::: Working data

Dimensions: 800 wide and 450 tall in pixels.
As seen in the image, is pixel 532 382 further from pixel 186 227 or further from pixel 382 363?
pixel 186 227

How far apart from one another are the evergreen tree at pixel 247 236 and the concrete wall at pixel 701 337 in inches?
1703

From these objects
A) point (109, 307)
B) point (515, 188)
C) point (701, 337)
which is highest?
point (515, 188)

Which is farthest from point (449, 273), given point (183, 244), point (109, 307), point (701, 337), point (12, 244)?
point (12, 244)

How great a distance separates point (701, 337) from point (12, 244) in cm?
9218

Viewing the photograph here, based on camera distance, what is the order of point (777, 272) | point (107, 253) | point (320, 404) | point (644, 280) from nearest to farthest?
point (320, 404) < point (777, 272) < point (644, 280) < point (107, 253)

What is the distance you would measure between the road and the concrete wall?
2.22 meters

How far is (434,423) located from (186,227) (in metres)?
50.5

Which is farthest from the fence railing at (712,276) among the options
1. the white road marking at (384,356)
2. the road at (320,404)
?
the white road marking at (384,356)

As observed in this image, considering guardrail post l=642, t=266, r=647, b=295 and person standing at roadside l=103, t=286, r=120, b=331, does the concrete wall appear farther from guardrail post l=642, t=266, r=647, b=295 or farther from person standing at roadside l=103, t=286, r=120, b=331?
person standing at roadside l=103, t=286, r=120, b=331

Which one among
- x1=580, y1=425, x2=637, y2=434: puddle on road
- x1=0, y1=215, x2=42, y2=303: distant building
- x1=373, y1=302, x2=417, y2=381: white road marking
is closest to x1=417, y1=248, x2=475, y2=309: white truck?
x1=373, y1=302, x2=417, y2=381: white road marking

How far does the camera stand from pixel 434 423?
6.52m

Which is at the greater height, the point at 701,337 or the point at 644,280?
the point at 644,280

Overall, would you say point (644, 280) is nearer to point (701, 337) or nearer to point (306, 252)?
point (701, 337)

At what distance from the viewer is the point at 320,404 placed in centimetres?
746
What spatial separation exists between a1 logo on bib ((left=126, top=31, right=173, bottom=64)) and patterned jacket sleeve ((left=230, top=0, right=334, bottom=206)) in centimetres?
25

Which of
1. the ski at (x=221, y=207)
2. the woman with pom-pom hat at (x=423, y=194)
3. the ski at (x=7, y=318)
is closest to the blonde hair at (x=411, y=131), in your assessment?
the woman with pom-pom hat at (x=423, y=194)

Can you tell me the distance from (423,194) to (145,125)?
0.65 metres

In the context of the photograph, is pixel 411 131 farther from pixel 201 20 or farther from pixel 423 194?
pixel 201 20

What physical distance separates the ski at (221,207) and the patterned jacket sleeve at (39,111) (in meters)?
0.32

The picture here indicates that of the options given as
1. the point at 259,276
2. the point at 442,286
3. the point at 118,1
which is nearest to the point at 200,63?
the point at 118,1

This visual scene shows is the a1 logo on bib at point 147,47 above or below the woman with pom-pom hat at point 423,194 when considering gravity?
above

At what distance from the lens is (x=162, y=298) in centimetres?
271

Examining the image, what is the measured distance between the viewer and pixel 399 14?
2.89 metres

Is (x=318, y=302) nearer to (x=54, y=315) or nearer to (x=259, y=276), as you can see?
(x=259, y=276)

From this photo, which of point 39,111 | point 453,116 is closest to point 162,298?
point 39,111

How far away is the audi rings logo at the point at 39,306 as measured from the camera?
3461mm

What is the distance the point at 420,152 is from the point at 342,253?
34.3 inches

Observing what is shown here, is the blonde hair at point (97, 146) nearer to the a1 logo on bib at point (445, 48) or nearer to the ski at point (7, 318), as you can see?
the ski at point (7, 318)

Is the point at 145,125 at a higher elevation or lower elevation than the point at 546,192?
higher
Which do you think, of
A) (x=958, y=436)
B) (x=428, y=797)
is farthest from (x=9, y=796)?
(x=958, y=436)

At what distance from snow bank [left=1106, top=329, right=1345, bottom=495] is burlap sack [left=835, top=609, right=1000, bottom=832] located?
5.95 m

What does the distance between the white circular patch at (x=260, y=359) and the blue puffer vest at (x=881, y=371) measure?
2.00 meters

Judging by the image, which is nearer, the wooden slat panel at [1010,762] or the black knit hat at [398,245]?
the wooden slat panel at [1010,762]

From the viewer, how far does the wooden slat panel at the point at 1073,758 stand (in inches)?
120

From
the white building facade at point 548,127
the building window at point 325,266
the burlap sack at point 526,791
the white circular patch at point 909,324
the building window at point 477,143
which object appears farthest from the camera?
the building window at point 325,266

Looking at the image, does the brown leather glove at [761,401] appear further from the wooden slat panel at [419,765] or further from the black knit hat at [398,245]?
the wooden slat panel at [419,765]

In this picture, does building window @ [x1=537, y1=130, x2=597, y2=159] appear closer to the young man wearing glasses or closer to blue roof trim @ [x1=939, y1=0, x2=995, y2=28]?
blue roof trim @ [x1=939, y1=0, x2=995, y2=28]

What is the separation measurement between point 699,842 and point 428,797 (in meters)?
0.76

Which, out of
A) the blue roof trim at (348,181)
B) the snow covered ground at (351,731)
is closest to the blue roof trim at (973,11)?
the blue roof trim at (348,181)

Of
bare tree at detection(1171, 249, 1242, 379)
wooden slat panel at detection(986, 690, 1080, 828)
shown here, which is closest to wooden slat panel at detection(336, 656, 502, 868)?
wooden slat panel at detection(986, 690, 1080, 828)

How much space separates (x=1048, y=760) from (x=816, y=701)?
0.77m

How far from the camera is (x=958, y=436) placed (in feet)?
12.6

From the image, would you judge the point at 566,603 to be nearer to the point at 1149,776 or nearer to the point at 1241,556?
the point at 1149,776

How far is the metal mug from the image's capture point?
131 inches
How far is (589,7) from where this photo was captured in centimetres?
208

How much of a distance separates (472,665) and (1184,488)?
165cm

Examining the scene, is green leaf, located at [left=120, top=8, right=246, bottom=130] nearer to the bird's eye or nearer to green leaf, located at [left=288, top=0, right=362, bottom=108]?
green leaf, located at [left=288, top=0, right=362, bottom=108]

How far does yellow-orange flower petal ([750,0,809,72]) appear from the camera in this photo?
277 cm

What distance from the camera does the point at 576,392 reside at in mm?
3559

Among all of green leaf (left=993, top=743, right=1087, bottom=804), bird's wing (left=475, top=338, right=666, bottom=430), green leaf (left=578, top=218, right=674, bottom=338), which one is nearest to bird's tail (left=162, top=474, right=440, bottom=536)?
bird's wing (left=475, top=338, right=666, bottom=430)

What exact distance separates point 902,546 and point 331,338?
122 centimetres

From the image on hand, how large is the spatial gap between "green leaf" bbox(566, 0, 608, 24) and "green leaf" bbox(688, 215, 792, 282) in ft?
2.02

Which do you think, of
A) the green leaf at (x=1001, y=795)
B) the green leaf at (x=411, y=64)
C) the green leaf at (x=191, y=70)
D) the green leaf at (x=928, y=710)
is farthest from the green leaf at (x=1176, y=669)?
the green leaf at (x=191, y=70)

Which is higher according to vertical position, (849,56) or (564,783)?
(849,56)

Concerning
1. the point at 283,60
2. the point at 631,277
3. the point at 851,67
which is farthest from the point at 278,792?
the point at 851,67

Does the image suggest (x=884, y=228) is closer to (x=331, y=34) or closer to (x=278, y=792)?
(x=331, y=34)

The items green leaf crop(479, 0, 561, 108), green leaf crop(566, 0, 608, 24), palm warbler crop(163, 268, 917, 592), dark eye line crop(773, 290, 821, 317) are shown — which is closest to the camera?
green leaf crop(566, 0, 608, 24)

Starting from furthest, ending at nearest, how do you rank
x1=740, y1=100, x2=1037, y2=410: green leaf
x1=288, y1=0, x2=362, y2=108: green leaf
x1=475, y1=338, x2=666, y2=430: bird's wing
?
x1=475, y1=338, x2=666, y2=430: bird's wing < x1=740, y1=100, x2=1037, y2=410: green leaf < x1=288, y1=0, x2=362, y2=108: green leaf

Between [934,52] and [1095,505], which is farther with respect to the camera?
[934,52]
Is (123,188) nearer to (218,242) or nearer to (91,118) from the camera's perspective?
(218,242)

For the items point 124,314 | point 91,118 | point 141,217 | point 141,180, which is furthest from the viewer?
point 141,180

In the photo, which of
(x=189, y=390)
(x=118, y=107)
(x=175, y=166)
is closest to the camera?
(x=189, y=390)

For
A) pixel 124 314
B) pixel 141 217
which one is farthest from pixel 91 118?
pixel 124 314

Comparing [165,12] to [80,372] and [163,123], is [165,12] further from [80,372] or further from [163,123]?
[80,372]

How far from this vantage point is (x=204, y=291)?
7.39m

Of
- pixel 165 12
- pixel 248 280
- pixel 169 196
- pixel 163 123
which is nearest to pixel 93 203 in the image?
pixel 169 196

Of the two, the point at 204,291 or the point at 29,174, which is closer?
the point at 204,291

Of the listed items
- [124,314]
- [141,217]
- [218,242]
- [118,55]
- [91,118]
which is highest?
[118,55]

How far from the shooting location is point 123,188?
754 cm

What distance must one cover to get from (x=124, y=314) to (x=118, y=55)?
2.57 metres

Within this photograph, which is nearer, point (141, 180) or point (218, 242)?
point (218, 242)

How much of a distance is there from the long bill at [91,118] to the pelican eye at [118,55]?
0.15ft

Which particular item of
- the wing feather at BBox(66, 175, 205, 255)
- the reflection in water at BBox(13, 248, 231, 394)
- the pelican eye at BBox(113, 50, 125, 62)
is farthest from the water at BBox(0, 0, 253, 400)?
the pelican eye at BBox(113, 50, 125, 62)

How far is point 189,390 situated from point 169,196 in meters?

::::::

• _What the task asks_: Recast the items from the line containing "How much of a distance is" through the last line of the items as a JSON list of strings, one string per line, with blank lines left out.

• _Problem solution_:
[
  "How much of a distance is there from the long bill at [91,118] to the pelican eye at [118,55]?",
  "0.15ft",
  "Which particular item of",
  "- the wing feather at BBox(66, 175, 205, 255)",
  "- the reflection in water at BBox(13, 248, 231, 394)",
  "- the pelican eye at BBox(113, 50, 125, 62)",
  "is farthest from the water at BBox(0, 0, 253, 400)?",
  "the pelican eye at BBox(113, 50, 125, 62)",
  "How far is point 189,390 situated from point 169,196 in meters?"
]